I guess
I guess i am less interested in my voice these days
its 5/21/2022
my kid just turned 8
I am cleaning the house and prepping my hair to do some braids
(new hairstyles). I got some challenges coming up for the week, mainly waking up at 7am
which would have been nothing 2 years ago.
I let someone into my life that didnt' deserve it in the first place.
part of me wanted to reach out as I missed the call
but then I thought of me and what I needed
and I said, why? So I left it at that.
That is all I have to say for now.
Not speaking to many works for me, even though
it feels weird at times. Like hey i spent so many years with you.
now the only way to contact is by phone and the thing about the phone is,
the only way to carry on is to, well, speak.
where in real life maybe people can ignore each other with tasks and cooking
and feeding and talking behind your back.
had we ever had this many phone conversations? probably not.
the closeness and intimacy of it is there
Me, knowing what I am doing and working on is not worth sharing as past lives have shown me, I have learned to keep all to self until I figure it out (figure me out, what is left). and I'll come back to you and say 'hey, i succeeded in this.' and that will be that.
Maybe I am doing it wrong. but why does it feel so good?
My bro hasn't talked to me in the phone for years and I'm sure he doesn't feel guilty about it
maybe my new norm has something to it
as women we are told constantly to be nice and to think of others
and we do so many things to be socially acceptable
and kill ourselves to do these things that we are 'supposed' to do
like follow someone else's rules that you don't agree with in the first place
I guess what i created for myself is a space where I don't have to do such things
I can be me, and have space to figure that out
and wow it was hard when me and Jane got into that fight
I thought i was going to lose her, and I almost couldn't breathe
idk why it scares me so much losing the people in my close circle..

Dataset:
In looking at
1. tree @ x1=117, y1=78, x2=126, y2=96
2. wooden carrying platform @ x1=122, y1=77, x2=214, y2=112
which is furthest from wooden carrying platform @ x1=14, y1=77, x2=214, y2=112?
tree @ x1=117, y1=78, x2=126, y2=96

Work to complete:
- 1) According to the journal entry, what challenge does the writer face in the coming week?
- 2) Summarize the journal entry in two sentences.
- 3) Continue the journal entry, picking up after its final line.
The records were taken from a different source than the journal entry.

Solved tasks:
- 1) Waking up at 7am.

- 2) On 5/21/2022, while cleaning the house and prepping to do braids, the writer decides not to reach out after a missed call from someone who didn't deserve a place in the writer's life, and explains keeping work private until it succeeds. The writer connects this new norm to the pressure on women to be nice and socially acceptable, values having space to be oneself, and admits being scared of losing people in the close circle, as nearly happened after the fight with Jane.

- 3)
But more so, been trying hard to motivate myself lately and not be so much in 'rest'
That's what i was struggling with last month and the last year just different health issues that keep coming up. health is wealth.
See? maybe this is why I don't like to speak. its not that i dont like my voice.
It's that the past is boring, and its always the same and the bitterness that i feel when i speak on these things.
So I listen to things that alter my mind a bit yes
Good stuff, to draw this ones out.
I say climb a mountain because I believe I would love it. maybe I won't, maybe I will.
but God, isn't it awesome to be able to find out?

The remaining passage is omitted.